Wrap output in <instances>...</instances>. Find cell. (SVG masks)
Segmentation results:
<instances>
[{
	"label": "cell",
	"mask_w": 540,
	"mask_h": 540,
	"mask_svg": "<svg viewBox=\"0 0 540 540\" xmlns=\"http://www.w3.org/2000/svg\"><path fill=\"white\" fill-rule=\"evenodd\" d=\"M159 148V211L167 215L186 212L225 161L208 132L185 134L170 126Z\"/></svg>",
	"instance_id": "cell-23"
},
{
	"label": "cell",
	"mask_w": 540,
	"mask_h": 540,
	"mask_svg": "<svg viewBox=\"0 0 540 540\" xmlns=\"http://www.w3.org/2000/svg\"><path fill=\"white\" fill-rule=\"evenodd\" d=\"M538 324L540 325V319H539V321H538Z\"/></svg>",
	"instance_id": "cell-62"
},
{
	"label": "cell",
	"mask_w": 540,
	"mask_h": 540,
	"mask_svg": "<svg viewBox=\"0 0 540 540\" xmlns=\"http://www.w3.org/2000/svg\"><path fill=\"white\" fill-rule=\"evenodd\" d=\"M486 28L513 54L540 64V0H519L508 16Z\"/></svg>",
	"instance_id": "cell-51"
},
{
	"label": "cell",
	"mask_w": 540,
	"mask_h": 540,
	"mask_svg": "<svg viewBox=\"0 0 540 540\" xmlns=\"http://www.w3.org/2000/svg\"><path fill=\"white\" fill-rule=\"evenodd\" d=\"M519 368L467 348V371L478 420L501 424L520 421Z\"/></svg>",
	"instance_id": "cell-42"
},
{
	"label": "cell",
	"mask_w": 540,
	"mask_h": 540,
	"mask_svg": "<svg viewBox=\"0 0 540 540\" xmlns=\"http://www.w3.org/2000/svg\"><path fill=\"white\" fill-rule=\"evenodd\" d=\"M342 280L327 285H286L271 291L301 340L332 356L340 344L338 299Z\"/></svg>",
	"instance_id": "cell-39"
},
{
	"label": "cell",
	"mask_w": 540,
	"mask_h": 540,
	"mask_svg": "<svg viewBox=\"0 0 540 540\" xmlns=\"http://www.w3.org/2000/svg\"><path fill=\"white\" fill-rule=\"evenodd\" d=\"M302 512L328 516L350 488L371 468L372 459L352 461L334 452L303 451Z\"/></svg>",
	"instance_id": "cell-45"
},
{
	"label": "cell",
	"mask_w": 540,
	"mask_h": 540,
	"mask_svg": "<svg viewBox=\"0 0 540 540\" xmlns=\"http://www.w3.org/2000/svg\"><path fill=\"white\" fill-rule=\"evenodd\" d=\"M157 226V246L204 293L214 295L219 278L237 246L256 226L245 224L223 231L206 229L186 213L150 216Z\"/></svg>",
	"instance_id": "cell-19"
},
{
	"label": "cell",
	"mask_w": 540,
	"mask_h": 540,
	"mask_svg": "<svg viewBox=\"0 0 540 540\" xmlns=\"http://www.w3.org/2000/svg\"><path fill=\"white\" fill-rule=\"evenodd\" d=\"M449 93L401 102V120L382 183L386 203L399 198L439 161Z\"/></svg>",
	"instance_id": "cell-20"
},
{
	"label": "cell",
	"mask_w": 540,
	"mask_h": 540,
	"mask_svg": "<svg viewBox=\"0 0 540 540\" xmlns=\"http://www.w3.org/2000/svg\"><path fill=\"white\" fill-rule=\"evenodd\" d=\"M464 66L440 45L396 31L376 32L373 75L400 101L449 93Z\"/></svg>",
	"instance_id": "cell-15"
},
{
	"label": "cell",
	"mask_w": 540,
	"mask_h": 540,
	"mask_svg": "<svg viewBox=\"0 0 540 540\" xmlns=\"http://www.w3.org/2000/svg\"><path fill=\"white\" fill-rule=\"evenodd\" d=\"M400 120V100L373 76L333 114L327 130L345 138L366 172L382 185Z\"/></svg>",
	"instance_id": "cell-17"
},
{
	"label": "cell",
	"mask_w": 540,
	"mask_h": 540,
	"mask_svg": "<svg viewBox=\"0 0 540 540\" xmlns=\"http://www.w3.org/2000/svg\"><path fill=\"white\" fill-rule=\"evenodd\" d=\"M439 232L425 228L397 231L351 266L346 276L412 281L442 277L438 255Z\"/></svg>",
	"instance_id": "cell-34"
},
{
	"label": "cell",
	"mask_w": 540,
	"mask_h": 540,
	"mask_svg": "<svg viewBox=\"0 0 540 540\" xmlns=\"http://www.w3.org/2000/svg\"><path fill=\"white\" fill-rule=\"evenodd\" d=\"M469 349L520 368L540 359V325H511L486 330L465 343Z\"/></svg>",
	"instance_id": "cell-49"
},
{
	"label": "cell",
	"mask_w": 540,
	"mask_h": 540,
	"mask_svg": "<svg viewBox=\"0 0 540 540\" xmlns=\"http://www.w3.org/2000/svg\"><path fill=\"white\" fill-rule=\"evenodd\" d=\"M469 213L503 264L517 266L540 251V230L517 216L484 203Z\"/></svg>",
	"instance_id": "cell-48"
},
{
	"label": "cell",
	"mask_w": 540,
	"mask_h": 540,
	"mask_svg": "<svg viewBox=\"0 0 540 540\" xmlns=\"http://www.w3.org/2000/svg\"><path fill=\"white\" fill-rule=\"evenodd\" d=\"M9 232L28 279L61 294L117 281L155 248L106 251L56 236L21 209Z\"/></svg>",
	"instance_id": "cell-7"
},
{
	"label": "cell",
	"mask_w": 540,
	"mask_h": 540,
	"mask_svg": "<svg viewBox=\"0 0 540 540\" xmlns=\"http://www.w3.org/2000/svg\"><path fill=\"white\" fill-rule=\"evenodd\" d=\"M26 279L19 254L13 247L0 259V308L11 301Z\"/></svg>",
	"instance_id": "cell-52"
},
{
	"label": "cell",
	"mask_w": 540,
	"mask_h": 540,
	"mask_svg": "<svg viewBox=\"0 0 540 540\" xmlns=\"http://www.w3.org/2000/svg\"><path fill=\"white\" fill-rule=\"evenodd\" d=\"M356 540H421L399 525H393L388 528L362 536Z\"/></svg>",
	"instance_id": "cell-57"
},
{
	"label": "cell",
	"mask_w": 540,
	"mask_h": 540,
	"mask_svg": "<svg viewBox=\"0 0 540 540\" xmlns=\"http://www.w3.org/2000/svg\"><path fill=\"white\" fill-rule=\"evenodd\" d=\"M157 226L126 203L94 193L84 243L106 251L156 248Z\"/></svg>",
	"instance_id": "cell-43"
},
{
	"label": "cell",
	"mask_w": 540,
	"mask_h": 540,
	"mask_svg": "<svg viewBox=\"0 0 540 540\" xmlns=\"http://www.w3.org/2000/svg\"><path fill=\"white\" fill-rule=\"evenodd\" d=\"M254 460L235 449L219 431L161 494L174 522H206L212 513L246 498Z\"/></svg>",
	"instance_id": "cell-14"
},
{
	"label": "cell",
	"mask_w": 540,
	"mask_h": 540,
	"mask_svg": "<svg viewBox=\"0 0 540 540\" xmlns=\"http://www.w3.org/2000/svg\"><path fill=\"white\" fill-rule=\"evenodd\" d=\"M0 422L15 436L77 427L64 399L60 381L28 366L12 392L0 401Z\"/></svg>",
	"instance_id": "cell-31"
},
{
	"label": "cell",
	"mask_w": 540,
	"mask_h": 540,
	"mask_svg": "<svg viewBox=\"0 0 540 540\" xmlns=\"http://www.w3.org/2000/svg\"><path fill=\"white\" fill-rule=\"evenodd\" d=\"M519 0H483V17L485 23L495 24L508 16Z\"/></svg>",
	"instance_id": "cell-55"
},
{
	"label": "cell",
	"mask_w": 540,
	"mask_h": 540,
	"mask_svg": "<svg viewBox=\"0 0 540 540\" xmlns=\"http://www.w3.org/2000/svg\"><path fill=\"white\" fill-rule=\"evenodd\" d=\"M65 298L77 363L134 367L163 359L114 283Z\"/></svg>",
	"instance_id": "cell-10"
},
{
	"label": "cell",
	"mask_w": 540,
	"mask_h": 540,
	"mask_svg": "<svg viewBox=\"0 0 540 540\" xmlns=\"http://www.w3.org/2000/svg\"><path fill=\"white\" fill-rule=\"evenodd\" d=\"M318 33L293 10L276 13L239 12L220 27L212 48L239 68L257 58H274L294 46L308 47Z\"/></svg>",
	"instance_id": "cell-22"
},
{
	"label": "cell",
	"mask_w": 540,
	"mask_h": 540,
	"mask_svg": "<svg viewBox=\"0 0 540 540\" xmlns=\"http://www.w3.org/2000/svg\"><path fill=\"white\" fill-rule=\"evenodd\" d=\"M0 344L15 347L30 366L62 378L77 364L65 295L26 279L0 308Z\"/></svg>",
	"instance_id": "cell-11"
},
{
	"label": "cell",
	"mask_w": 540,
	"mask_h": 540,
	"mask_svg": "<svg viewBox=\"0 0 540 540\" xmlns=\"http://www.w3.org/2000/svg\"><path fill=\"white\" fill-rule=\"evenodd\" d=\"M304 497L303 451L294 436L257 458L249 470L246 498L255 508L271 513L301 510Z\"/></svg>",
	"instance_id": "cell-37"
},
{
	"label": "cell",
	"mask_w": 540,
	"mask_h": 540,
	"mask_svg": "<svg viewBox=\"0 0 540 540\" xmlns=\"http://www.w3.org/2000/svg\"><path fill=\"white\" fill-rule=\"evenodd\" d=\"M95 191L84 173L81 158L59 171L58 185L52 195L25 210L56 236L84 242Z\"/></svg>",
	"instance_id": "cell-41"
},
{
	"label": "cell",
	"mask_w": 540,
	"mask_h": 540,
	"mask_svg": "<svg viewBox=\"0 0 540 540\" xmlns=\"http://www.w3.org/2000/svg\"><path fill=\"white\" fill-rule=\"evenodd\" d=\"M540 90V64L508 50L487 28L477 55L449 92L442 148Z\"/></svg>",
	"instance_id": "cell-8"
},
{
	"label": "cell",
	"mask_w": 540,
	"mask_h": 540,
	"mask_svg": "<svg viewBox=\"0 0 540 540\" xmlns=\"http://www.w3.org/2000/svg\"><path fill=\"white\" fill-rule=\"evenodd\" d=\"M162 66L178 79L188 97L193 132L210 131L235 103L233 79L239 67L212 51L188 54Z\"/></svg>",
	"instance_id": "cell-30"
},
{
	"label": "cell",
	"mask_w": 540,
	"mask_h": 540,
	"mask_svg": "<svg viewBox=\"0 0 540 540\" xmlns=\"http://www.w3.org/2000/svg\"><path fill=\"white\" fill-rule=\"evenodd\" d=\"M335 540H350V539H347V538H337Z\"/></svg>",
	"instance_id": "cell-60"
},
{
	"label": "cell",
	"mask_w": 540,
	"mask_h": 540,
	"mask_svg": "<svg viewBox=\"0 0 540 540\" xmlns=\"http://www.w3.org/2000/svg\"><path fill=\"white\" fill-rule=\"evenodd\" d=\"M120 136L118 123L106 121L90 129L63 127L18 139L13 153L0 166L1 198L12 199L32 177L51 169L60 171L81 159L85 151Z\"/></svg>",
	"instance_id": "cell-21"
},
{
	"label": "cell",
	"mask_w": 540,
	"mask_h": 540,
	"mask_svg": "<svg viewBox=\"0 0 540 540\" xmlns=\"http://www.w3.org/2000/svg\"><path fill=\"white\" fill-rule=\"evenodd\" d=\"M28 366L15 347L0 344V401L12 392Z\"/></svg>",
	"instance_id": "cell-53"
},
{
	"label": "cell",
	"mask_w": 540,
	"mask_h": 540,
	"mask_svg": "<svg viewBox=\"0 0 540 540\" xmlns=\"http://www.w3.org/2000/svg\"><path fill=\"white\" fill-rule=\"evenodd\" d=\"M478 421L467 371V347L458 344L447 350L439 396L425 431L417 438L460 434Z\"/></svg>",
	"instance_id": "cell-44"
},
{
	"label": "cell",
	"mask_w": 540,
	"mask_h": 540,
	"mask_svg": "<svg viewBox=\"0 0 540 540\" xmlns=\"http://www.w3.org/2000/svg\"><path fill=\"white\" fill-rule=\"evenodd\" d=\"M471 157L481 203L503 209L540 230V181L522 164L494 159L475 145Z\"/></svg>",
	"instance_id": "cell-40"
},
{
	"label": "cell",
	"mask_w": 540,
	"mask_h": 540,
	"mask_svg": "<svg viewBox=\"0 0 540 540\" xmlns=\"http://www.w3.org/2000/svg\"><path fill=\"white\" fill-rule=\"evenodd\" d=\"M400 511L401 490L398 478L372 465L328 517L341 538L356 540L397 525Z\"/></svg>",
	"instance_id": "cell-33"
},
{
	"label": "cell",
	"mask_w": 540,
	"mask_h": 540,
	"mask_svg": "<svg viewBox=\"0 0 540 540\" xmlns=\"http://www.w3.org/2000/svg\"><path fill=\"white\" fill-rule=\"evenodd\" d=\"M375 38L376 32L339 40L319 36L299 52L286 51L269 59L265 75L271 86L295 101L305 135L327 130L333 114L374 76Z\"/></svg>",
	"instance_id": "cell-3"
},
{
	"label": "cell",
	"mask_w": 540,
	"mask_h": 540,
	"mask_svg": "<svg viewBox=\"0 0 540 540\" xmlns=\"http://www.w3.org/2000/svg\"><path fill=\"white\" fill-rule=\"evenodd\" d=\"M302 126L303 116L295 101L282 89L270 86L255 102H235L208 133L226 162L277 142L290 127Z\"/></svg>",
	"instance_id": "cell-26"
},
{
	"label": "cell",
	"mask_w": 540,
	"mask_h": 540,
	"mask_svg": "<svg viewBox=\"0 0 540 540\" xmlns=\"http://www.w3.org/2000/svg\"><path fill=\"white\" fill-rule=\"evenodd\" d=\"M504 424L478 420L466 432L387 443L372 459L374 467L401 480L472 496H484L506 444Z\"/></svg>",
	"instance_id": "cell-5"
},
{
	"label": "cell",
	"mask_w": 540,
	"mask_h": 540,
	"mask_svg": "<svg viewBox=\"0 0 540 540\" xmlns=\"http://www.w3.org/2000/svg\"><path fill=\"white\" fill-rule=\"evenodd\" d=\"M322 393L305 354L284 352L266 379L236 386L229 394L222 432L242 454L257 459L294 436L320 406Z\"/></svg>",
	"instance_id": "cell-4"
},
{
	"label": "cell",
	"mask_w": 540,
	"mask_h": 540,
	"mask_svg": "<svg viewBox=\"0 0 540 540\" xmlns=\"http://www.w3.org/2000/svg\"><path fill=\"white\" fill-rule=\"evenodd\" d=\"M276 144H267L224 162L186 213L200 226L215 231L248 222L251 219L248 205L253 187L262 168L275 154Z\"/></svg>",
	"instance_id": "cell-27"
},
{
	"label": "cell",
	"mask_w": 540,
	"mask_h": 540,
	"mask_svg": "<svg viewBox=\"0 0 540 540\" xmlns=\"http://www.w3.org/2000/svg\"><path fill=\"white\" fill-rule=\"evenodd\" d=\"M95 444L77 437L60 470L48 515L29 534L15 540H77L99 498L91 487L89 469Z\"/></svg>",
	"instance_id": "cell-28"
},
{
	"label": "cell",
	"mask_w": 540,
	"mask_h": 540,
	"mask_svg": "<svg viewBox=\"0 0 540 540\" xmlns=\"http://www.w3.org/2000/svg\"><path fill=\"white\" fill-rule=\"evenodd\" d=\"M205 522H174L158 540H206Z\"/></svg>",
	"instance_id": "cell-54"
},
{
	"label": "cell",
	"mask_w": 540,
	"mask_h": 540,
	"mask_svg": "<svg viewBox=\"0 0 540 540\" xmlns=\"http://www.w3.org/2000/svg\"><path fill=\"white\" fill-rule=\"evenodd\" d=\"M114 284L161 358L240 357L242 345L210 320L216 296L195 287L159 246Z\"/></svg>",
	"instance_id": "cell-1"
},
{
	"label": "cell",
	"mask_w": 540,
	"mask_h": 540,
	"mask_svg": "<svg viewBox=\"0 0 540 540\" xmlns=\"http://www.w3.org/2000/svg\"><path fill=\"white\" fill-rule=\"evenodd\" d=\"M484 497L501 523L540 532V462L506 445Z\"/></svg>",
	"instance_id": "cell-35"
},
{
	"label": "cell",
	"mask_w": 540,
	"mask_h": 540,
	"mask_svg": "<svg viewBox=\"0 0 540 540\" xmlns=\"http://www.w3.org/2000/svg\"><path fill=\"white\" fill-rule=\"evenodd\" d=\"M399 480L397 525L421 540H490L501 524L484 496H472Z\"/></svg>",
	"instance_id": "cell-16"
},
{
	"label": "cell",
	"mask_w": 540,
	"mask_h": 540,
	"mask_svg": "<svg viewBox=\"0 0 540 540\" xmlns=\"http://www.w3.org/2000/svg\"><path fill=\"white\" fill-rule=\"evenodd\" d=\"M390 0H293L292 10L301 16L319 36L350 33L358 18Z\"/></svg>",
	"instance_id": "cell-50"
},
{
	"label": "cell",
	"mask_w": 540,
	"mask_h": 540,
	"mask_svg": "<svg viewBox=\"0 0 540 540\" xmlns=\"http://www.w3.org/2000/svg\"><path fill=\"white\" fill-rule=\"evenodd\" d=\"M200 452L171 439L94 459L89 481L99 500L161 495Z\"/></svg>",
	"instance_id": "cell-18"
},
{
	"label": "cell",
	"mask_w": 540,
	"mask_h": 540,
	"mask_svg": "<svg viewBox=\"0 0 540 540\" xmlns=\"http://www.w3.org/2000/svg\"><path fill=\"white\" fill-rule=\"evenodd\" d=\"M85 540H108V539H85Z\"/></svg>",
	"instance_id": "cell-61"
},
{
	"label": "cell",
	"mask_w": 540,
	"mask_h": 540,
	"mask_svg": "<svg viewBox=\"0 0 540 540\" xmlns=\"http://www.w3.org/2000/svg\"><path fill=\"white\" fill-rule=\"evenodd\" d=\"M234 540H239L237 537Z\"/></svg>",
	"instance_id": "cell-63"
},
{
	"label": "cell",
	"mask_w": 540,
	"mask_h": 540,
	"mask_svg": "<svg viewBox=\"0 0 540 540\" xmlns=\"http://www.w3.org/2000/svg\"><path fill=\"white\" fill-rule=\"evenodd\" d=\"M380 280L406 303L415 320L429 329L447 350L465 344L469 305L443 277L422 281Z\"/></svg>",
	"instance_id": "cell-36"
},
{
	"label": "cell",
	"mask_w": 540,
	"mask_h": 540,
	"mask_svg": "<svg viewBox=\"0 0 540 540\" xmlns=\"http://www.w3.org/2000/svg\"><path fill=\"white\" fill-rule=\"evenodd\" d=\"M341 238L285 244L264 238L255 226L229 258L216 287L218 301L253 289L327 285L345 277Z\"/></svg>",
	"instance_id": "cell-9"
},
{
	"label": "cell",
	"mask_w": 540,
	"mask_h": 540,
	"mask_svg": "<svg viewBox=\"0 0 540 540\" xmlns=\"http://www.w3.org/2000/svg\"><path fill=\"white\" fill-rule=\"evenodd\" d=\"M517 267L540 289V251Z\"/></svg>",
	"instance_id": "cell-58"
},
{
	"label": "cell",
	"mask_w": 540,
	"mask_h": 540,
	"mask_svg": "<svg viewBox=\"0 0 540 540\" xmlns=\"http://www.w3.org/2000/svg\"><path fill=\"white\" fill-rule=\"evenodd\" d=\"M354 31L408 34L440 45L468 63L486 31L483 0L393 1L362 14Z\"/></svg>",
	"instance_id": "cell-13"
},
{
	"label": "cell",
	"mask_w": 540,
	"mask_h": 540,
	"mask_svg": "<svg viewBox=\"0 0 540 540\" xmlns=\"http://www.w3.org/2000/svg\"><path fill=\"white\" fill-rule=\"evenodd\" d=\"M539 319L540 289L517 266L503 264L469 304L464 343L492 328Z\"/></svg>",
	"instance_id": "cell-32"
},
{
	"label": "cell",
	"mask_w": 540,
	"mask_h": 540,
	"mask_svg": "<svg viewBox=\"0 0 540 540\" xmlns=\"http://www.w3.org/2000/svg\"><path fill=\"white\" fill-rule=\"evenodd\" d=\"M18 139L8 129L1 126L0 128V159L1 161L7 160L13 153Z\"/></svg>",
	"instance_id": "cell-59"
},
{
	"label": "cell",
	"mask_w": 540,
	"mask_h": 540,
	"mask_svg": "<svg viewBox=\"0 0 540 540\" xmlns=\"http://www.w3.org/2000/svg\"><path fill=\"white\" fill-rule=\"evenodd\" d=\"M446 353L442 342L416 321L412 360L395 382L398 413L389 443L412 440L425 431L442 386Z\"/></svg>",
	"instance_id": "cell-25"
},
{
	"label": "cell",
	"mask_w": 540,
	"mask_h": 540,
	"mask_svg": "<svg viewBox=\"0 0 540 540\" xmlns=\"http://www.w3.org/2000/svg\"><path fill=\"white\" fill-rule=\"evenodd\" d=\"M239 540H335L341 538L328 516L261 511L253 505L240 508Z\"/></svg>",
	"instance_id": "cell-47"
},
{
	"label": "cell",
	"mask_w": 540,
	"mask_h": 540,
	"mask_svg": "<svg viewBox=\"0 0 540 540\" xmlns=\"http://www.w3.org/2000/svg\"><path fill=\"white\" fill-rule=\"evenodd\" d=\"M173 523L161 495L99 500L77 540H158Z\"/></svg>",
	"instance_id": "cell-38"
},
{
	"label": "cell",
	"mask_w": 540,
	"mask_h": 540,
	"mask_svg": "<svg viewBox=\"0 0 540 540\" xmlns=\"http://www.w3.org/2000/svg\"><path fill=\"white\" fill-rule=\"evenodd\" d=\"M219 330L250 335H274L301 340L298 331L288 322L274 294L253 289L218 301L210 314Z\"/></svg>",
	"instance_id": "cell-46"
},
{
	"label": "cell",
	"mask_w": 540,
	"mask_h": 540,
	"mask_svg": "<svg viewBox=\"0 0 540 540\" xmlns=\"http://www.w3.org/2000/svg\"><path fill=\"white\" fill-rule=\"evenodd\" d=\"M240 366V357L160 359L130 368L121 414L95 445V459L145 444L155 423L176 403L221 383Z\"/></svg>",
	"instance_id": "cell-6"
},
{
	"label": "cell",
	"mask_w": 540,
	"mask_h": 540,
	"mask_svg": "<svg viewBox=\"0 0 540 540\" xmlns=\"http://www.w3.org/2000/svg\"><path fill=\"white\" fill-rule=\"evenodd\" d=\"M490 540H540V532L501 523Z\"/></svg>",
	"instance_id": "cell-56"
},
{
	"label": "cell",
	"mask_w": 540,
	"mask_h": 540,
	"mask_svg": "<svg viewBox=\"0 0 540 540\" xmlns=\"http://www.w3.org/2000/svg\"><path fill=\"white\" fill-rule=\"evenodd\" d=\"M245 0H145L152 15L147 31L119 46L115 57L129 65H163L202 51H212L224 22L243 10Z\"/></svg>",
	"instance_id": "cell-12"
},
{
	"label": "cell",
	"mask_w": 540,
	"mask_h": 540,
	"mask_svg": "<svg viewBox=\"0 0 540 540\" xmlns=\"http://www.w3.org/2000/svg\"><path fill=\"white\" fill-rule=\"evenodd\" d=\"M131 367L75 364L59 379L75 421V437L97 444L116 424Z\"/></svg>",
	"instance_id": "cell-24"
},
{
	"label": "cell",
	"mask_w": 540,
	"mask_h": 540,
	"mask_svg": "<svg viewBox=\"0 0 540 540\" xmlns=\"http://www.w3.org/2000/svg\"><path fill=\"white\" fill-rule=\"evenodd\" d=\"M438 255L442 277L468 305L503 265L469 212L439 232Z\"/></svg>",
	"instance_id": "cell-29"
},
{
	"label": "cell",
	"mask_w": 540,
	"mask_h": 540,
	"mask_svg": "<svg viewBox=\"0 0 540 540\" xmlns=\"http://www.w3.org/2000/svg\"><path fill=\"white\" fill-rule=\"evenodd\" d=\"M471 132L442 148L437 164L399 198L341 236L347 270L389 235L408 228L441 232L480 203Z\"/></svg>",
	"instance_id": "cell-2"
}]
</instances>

**The exercise:** Arrange the stretch from the first line through the line containing "226V246L204 293L214 295L219" as a Markdown table with two columns, Row and Line. Number each row and leave out any blank lines.

**Result:**
| Row | Line |
|---|---|
| 1 | Wrap output in <instances>...</instances>. Find cell. (SVG masks) |
| 2 | Segmentation results: |
| 3 | <instances> |
| 4 | [{ |
| 5 | 	"label": "cell", |
| 6 | 	"mask_w": 540, |
| 7 | 	"mask_h": 540, |
| 8 | 	"mask_svg": "<svg viewBox=\"0 0 540 540\" xmlns=\"http://www.w3.org/2000/svg\"><path fill=\"white\" fill-rule=\"evenodd\" d=\"M159 148V211L167 215L186 212L225 161L208 132L185 134L170 126Z\"/></svg>", |
| 9 | 	"instance_id": "cell-23" |
| 10 | }, |
| 11 | { |
| 12 | 	"label": "cell", |
| 13 | 	"mask_w": 540, |
| 14 | 	"mask_h": 540, |
| 15 | 	"mask_svg": "<svg viewBox=\"0 0 540 540\" xmlns=\"http://www.w3.org/2000/svg\"><path fill=\"white\" fill-rule=\"evenodd\" d=\"M538 324L540 325V319H539V321H538Z\"/></svg>", |
| 16 | 	"instance_id": "cell-62" |
| 17 | }, |
| 18 | { |
| 19 | 	"label": "cell", |
| 20 | 	"mask_w": 540, |
| 21 | 	"mask_h": 540, |
| 22 | 	"mask_svg": "<svg viewBox=\"0 0 540 540\" xmlns=\"http://www.w3.org/2000/svg\"><path fill=\"white\" fill-rule=\"evenodd\" d=\"M486 28L513 54L540 64V0H519L508 16Z\"/></svg>", |
| 23 | 	"instance_id": "cell-51" |
| 24 | }, |
| 25 | { |
| 26 | 	"label": "cell", |
| 27 | 	"mask_w": 540, |
| 28 | 	"mask_h": 540, |
| 29 | 	"mask_svg": "<svg viewBox=\"0 0 540 540\" xmlns=\"http://www.w3.org/2000/svg\"><path fill=\"white\" fill-rule=\"evenodd\" d=\"M519 368L467 348V371L478 420L501 424L520 421Z\"/></svg>", |
| 30 | 	"instance_id": "cell-42" |
| 31 | }, |
| 32 | { |
| 33 | 	"label": "cell", |
| 34 | 	"mask_w": 540, |
| 35 | 	"mask_h": 540, |
| 36 | 	"mask_svg": "<svg viewBox=\"0 0 540 540\" xmlns=\"http://www.w3.org/2000/svg\"><path fill=\"white\" fill-rule=\"evenodd\" d=\"M342 280L327 285H286L271 291L301 340L332 356L340 344L338 299Z\"/></svg>", |
| 37 | 	"instance_id": "cell-39" |
| 38 | }, |
| 39 | { |
| 40 | 	"label": "cell", |
| 41 | 	"mask_w": 540, |
| 42 | 	"mask_h": 540, |
| 43 | 	"mask_svg": "<svg viewBox=\"0 0 540 540\" xmlns=\"http://www.w3.org/2000/svg\"><path fill=\"white\" fill-rule=\"evenodd\" d=\"M302 512L328 516L350 488L371 468L372 459L352 461L334 452L303 451Z\"/></svg>", |
| 44 | 	"instance_id": "cell-45" |
| 45 | }, |
| 46 | { |
| 47 | 	"label": "cell", |
| 48 | 	"mask_w": 540, |
| 49 | 	"mask_h": 540, |
| 50 | 	"mask_svg": "<svg viewBox=\"0 0 540 540\" xmlns=\"http://www.w3.org/2000/svg\"><path fill=\"white\" fill-rule=\"evenodd\" d=\"M157 226V246L204 293L214 295L219 278L237 246L256 226L245 224L223 231L206 229L186 213L150 216Z\"/></svg>", |